Though one can appreciate what James was trying to do for African people and tradition, especially given the context in which this work was written, this is a book wrought with historical inaccuracies, sketchy dating, dubious referencing, and philosophical misunderstandings. [...] James claims that Democritus did not write those books commonly attributed to him. Instead, he came to possess them from Anaxarchus, who had brought them back from the Egyptian Library, a library
sacked and looted during Alexander's conquest of Egypt (a campaign that Anaxarchus was a part of). The author’s claim here is altogether historically erroneous. Democritus was born eighty or so years before Anaxarchus and would have been dead forty years before Anaxarchus’ return to Ionia. Similar cases of (glaring) historical negligence are rife throughout James’ book.

In the 1990s, classics professor Mary Lefkowitz emerged as a prominent critic of Afrocentrism and of James. Her critique of Stolen Legacy showed that the book tries to look scholarly but is ultimately a pseudohistory that is disingenuous and extremely tendentious in its conclusions. Lefkowitz makes the following arguments:
- Ancient Egypt was racially mixed (and therefore its cultural legacy does not represent an inherently "black" or "African" contribution).
- Stolen Legacy is unscholarly, relying heavily on repetition of claims about Alexander's "theft" of Egyptian material, and lacking precise footnoting.
- Alexandria was founded after Alexander's conquest of Egypt and never integrated into Egyptian society, and the Library of Alexandria was built still later; therefore, it contained no repository of Egyptian culture for the immigrant Greeks to steal.
- James misrepresents his masonic sources, who in discussing the "Egyptian mysteries" actually mean Greco-Roman mysteries operating in Egypt, and cites other outdated sources on Egypt that do not take modern scholarship into account. ("Thus most ironically," she writes, "the 'Egyptian Mystery System' described by James is not African, but essentially Greek, and in its details, specifically European.")
- The Egyptian writings (notably the Hermetic Corpus) that James presents as predecessors to Greek philosophy were composed in the Hellenistic period.
- Similarities found by ancient writers between Greek and Egyptian deities do not imply Egyptian origin. Egyptian philosophy does not include a doctrine of transmigration of souls. Other purported connections in mathematics, science, and philosophy are also insubstantial.
- The great philosophers Socrates and Aristotle are not said to have traveled to Egypt.

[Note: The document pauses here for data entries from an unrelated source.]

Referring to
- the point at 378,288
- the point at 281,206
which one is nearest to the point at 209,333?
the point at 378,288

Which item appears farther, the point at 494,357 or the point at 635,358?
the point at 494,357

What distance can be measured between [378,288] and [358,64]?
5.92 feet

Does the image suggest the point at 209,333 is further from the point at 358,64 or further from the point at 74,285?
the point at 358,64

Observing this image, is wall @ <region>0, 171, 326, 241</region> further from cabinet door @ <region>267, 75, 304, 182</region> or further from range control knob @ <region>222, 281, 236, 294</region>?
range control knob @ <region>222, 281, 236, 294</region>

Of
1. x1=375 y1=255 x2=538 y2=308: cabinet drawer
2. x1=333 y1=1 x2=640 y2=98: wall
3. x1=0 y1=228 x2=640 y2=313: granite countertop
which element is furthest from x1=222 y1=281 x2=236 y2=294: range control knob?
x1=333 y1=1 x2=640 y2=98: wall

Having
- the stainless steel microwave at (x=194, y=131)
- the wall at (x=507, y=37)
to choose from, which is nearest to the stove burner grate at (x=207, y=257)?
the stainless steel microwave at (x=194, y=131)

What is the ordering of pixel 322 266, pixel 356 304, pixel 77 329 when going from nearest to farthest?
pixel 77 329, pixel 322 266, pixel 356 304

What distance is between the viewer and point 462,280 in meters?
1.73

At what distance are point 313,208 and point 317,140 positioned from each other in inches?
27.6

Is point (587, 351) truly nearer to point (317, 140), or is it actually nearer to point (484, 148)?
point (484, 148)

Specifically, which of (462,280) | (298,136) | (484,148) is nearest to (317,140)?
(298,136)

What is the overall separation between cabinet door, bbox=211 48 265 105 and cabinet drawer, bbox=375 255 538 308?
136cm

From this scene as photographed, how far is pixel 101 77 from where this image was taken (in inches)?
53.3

The book received positive responses by Afrocentrist authors despite the harsh criticism by historians and other scholars. Afrocentrist author William Leo Hansberry wrote in support of the book's key premises, including its conclusion that the Greeks stole the knowledge of the Egyptians.Stolen Legacy has strongly influenced the Afrocentric school of history, including leading exponents such as Asa Hillaird, Yosef Ben-Jochannan and Molefi Kete Asante.